Frage an Knut Fleckenstein von Joachim K. bezüglich Gesellschaftspolitik, soziale Gruppen

Sehr geehrter Herr Fleckenstein,

da mich ihr Konterfei seid geraumer Zeit überall auf den Straßen Hamburgs und sogar vor meinem Fenster anlacht, möchte ich mich auch mal näher mit Ihnen befassen.

1) Mir fällt vor allem auf, dass sie für ein "soziales Europa" werben, obwohl die SPD gerade federführend bei einem beispiellosen Sozialabbau in Deutschland war und darum nicht zu Unrecht von breiten Schichten ihrer Stammwähler als Verräter betrachtet wird. So auch von mir!
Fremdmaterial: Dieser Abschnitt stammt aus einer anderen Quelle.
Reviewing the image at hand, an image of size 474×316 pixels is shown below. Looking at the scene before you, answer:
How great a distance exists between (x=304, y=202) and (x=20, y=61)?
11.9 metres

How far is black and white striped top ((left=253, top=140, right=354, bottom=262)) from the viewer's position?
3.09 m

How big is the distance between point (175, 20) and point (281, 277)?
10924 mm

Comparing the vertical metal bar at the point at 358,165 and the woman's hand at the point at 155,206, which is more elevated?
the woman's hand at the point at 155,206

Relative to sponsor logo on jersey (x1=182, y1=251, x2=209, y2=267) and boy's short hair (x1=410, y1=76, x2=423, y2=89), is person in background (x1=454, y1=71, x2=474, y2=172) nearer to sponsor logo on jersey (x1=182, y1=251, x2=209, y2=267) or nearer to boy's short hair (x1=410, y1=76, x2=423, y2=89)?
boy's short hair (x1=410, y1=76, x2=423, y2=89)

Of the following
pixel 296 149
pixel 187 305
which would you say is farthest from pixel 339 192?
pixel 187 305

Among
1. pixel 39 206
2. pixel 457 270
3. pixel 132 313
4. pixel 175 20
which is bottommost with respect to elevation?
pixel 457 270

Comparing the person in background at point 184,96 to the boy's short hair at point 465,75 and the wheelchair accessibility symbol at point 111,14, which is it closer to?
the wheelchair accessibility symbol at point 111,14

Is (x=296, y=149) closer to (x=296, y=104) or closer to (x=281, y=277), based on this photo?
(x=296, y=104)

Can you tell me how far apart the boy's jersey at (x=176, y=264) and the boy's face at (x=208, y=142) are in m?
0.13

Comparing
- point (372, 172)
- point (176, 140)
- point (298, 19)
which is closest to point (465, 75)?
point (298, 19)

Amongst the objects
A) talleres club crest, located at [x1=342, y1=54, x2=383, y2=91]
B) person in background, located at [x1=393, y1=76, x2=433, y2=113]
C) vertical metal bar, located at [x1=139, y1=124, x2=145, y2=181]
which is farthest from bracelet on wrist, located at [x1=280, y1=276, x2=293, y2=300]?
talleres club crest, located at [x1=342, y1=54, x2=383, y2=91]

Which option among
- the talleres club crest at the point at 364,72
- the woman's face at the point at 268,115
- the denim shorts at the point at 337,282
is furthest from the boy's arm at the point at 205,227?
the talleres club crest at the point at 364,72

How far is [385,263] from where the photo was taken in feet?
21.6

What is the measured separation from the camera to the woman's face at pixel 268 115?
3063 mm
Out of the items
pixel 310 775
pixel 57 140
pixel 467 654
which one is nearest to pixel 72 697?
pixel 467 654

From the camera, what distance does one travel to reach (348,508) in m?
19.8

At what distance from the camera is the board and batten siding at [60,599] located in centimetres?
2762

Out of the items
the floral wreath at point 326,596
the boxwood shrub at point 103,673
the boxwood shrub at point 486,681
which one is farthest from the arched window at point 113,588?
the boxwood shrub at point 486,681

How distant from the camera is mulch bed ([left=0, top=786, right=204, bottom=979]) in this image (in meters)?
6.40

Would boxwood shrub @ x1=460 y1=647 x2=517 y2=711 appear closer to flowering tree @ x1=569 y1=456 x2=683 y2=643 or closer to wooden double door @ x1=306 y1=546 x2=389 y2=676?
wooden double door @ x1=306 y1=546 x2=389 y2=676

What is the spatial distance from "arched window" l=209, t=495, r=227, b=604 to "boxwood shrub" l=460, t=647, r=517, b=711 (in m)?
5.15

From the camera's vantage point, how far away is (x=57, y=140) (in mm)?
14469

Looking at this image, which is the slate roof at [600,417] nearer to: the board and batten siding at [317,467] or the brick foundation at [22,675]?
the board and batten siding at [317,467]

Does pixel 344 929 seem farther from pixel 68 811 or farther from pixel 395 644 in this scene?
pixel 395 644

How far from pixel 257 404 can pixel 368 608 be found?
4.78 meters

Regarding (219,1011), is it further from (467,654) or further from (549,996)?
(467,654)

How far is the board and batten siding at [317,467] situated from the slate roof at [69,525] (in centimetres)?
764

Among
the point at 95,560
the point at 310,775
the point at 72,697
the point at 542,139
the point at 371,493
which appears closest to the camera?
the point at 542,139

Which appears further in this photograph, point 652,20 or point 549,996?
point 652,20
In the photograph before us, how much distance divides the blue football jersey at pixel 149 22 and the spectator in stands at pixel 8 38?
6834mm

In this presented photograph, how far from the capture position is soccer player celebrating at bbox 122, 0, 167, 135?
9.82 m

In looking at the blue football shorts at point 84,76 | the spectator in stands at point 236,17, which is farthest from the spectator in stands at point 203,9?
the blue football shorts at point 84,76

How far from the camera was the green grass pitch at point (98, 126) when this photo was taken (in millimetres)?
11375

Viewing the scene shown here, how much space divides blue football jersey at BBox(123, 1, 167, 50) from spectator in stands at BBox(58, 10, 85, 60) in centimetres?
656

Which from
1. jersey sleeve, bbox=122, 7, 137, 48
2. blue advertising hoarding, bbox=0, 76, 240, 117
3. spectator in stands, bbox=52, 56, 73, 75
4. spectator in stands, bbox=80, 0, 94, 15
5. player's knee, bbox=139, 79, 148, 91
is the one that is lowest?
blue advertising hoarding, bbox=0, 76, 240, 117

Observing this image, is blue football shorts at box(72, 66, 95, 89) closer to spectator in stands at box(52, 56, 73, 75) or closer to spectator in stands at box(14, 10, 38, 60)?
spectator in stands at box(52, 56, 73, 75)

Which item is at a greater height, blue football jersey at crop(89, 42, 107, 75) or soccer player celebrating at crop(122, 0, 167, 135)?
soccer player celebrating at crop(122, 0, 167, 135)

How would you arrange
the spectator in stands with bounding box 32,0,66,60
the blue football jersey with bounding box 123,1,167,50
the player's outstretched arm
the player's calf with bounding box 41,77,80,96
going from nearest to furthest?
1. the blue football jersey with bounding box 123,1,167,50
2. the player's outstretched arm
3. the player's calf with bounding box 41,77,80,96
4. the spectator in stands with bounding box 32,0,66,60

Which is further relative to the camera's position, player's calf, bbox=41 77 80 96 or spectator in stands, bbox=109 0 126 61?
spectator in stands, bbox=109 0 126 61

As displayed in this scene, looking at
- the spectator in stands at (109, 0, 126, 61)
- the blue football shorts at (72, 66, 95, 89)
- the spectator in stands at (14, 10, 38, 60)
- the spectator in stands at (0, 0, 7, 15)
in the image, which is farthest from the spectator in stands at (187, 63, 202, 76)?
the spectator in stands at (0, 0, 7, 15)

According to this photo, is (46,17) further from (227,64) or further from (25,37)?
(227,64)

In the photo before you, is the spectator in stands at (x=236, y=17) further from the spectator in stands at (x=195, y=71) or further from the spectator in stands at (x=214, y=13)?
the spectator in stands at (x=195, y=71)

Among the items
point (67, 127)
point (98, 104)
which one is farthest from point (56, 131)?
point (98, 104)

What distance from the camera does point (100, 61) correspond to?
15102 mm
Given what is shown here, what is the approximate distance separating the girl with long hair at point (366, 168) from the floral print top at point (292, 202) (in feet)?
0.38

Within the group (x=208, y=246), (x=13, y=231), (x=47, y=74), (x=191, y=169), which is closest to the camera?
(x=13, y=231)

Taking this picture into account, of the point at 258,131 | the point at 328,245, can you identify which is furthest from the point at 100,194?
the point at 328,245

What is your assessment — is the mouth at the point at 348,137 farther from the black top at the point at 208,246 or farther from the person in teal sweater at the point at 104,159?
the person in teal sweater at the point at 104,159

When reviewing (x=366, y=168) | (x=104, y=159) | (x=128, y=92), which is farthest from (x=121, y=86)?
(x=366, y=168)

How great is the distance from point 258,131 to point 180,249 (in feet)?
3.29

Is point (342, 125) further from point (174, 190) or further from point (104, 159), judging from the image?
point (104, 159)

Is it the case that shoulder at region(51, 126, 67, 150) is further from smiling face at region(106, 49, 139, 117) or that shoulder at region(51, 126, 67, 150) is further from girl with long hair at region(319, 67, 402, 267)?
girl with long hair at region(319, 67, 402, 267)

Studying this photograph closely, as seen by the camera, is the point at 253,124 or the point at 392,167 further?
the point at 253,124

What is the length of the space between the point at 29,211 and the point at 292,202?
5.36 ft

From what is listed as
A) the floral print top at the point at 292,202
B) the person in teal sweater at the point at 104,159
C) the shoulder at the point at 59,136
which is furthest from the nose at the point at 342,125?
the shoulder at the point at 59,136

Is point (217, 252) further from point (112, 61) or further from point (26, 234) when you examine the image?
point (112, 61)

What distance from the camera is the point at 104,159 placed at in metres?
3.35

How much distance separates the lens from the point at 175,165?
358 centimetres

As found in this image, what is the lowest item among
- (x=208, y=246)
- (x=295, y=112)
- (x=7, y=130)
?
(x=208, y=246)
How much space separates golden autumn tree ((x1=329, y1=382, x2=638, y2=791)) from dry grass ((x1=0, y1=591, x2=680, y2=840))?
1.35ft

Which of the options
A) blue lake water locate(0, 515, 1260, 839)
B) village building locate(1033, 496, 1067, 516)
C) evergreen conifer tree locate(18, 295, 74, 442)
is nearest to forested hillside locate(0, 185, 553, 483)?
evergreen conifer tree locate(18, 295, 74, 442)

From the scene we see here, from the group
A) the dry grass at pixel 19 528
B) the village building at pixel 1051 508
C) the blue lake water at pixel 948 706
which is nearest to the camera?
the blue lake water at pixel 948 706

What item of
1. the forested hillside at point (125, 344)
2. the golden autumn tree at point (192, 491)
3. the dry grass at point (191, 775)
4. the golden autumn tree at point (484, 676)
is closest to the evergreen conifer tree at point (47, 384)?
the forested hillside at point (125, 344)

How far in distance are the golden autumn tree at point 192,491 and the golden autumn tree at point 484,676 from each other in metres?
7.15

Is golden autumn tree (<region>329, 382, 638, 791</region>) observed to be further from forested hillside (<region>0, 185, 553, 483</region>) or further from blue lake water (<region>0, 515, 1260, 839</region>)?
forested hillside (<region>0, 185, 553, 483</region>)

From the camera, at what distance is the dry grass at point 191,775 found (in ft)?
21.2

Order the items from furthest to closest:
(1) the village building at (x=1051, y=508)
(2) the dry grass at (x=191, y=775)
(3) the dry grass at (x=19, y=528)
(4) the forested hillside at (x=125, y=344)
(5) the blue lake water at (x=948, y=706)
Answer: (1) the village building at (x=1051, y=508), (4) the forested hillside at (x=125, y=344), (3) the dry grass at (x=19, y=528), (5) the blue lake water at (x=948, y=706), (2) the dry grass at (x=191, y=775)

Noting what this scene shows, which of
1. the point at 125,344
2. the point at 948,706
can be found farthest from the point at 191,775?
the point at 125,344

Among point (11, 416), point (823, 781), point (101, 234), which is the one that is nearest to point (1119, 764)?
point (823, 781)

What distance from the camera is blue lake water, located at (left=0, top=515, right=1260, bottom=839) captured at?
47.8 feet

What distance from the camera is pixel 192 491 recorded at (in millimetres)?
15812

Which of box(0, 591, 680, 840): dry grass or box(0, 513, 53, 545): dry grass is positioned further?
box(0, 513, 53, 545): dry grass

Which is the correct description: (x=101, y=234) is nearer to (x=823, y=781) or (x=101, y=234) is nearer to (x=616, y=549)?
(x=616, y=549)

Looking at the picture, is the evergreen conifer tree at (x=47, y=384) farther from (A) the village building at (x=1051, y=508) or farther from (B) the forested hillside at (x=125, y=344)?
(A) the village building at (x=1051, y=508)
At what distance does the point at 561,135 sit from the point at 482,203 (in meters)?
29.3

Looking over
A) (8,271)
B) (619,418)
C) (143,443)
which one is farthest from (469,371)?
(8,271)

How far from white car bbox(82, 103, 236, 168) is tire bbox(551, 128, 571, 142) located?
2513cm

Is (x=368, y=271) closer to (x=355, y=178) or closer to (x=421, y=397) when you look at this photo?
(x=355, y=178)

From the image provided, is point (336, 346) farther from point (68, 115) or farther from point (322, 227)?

Darf man daraus schließen, das Sie für Europa eine andere Politik im Sinn haben, als für Deutschland? Eben eine "soziale"; und wenn ja, wie soll diese Politik im Detail aussehen?

2) ich habe kürzlich aus dem TV erfahren, dass die Jugendarbeitslosigkeit in Brüssel, dem Stammsitz des Europaparlaments 34% beträgt. Das muß man sich mal auf der Zunge zergehen lassen...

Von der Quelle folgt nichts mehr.